Tens of thousands of unions workers in Costa Rica marched Wednesday after failing to reach an agreement with government representatives following six rounds of dialogue on the fiscal reforms presented by President Carlos Alvarado.
Union workers were joined by environmentalists, who condemned the country's largest tax evaders, stating that several of these companies and individuals are major polluters and recipients of tax concessions funded by cuts to funding for programs for students, Indigenous communities, and agricultural workers.
Protesters marched in the capital of San Jose, from the western side of the city towards the Legislative Assembly (Congress), which is currently debating the Law on Strengthening Public Finance.
“We are going to tell legislators that we will not take one step back.

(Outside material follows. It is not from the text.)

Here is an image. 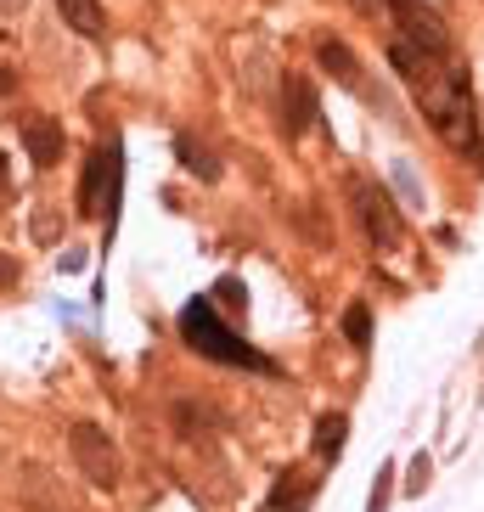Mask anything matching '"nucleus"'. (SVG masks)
Here are the masks:
<instances>
[{"mask_svg": "<svg viewBox=\"0 0 484 512\" xmlns=\"http://www.w3.org/2000/svg\"><path fill=\"white\" fill-rule=\"evenodd\" d=\"M181 338L197 349V355H209V361H226V366H254V372H271V361L259 355V349H248L237 338V332L226 327V321L214 316L209 299H192L181 310Z\"/></svg>", "mask_w": 484, "mask_h": 512, "instance_id": "nucleus-1", "label": "nucleus"}, {"mask_svg": "<svg viewBox=\"0 0 484 512\" xmlns=\"http://www.w3.org/2000/svg\"><path fill=\"white\" fill-rule=\"evenodd\" d=\"M68 445H74V462L85 467V479L91 484H102V490L107 484H119V451H113V439H107L96 422H79Z\"/></svg>", "mask_w": 484, "mask_h": 512, "instance_id": "nucleus-2", "label": "nucleus"}, {"mask_svg": "<svg viewBox=\"0 0 484 512\" xmlns=\"http://www.w3.org/2000/svg\"><path fill=\"white\" fill-rule=\"evenodd\" d=\"M394 17H400V46L423 51V57H445V29H439V17L423 12L417 0H394Z\"/></svg>", "mask_w": 484, "mask_h": 512, "instance_id": "nucleus-3", "label": "nucleus"}, {"mask_svg": "<svg viewBox=\"0 0 484 512\" xmlns=\"http://www.w3.org/2000/svg\"><path fill=\"white\" fill-rule=\"evenodd\" d=\"M355 203H361V226H366V237L389 248V242L400 237V220H394L389 192H383V186H372V181H355Z\"/></svg>", "mask_w": 484, "mask_h": 512, "instance_id": "nucleus-4", "label": "nucleus"}, {"mask_svg": "<svg viewBox=\"0 0 484 512\" xmlns=\"http://www.w3.org/2000/svg\"><path fill=\"white\" fill-rule=\"evenodd\" d=\"M282 130L288 136H304L310 124H316V91H310V79H299V74H288L282 79Z\"/></svg>", "mask_w": 484, "mask_h": 512, "instance_id": "nucleus-5", "label": "nucleus"}, {"mask_svg": "<svg viewBox=\"0 0 484 512\" xmlns=\"http://www.w3.org/2000/svg\"><path fill=\"white\" fill-rule=\"evenodd\" d=\"M57 12H62V23H68L74 34H85V40H102L107 34L102 0H57Z\"/></svg>", "mask_w": 484, "mask_h": 512, "instance_id": "nucleus-6", "label": "nucleus"}, {"mask_svg": "<svg viewBox=\"0 0 484 512\" xmlns=\"http://www.w3.org/2000/svg\"><path fill=\"white\" fill-rule=\"evenodd\" d=\"M23 141H29V158H34L40 169L57 164V158H62V124H51V119H29Z\"/></svg>", "mask_w": 484, "mask_h": 512, "instance_id": "nucleus-7", "label": "nucleus"}, {"mask_svg": "<svg viewBox=\"0 0 484 512\" xmlns=\"http://www.w3.org/2000/svg\"><path fill=\"white\" fill-rule=\"evenodd\" d=\"M102 181H113V152H91V164H85V192H79L85 214L102 209Z\"/></svg>", "mask_w": 484, "mask_h": 512, "instance_id": "nucleus-8", "label": "nucleus"}, {"mask_svg": "<svg viewBox=\"0 0 484 512\" xmlns=\"http://www.w3.org/2000/svg\"><path fill=\"white\" fill-rule=\"evenodd\" d=\"M321 68H333L344 85H361V68H355V57H349V46H338V40H321Z\"/></svg>", "mask_w": 484, "mask_h": 512, "instance_id": "nucleus-9", "label": "nucleus"}, {"mask_svg": "<svg viewBox=\"0 0 484 512\" xmlns=\"http://www.w3.org/2000/svg\"><path fill=\"white\" fill-rule=\"evenodd\" d=\"M344 439H349V422L344 417H321V428H316V451L321 456H338V451H344Z\"/></svg>", "mask_w": 484, "mask_h": 512, "instance_id": "nucleus-10", "label": "nucleus"}, {"mask_svg": "<svg viewBox=\"0 0 484 512\" xmlns=\"http://www.w3.org/2000/svg\"><path fill=\"white\" fill-rule=\"evenodd\" d=\"M344 338L349 344H372V310L366 304H349L344 310Z\"/></svg>", "mask_w": 484, "mask_h": 512, "instance_id": "nucleus-11", "label": "nucleus"}, {"mask_svg": "<svg viewBox=\"0 0 484 512\" xmlns=\"http://www.w3.org/2000/svg\"><path fill=\"white\" fill-rule=\"evenodd\" d=\"M175 152H181V158H186V164L197 169V175H203V181H214V175H220V169H214V158H209V152H203V147H197L192 136H181V141H175Z\"/></svg>", "mask_w": 484, "mask_h": 512, "instance_id": "nucleus-12", "label": "nucleus"}, {"mask_svg": "<svg viewBox=\"0 0 484 512\" xmlns=\"http://www.w3.org/2000/svg\"><path fill=\"white\" fill-rule=\"evenodd\" d=\"M428 473H434V462H428V456L417 451V456H411V484H406L411 496H423V490H428Z\"/></svg>", "mask_w": 484, "mask_h": 512, "instance_id": "nucleus-13", "label": "nucleus"}, {"mask_svg": "<svg viewBox=\"0 0 484 512\" xmlns=\"http://www.w3.org/2000/svg\"><path fill=\"white\" fill-rule=\"evenodd\" d=\"M389 484H394V473L383 467V473H378V490H372V507H366V512H389Z\"/></svg>", "mask_w": 484, "mask_h": 512, "instance_id": "nucleus-14", "label": "nucleus"}, {"mask_svg": "<svg viewBox=\"0 0 484 512\" xmlns=\"http://www.w3.org/2000/svg\"><path fill=\"white\" fill-rule=\"evenodd\" d=\"M17 12H29V0H0V17H17Z\"/></svg>", "mask_w": 484, "mask_h": 512, "instance_id": "nucleus-15", "label": "nucleus"}, {"mask_svg": "<svg viewBox=\"0 0 484 512\" xmlns=\"http://www.w3.org/2000/svg\"><path fill=\"white\" fill-rule=\"evenodd\" d=\"M12 276H17V259H6V254H0V287L12 282Z\"/></svg>", "mask_w": 484, "mask_h": 512, "instance_id": "nucleus-16", "label": "nucleus"}, {"mask_svg": "<svg viewBox=\"0 0 484 512\" xmlns=\"http://www.w3.org/2000/svg\"><path fill=\"white\" fill-rule=\"evenodd\" d=\"M355 6H361V12H378V0H355Z\"/></svg>", "mask_w": 484, "mask_h": 512, "instance_id": "nucleus-17", "label": "nucleus"}, {"mask_svg": "<svg viewBox=\"0 0 484 512\" xmlns=\"http://www.w3.org/2000/svg\"><path fill=\"white\" fill-rule=\"evenodd\" d=\"M0 175H6V152H0Z\"/></svg>", "mask_w": 484, "mask_h": 512, "instance_id": "nucleus-18", "label": "nucleus"}]
</instances>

The struggle continues until they withdraw the fiscal package,” a protester told the AFP.
Costa Rica’s unions began an indefinite national strike on Sept. 10 arguing the law will impact the working and middle class rather than focusing on redistribution or increasing the taxes of the wealthiest sectors of the country.
Despite the dialogue, the Costa Rican government has insisted that unions must suspend the strike as a pre-condition for negotiations while refusing to temporarily withdraw the bill in order to negotiate its contents with them.
Union representatives have said this is unacceptable.
Demonstrators have also said 22 buses filled with supporters were stopped by transit officers who argued the protest was not authorized. “The units were not authorized to provide that service,” the transit director German Marin said.
Protesters also organized roadblocks on the country's main highways, one of which leads to the airport. The strike has paralyzed important areas of the public health and education systems.
The government and the unions announced Friday night as the deadline to reach an agreement or suspend dialogue.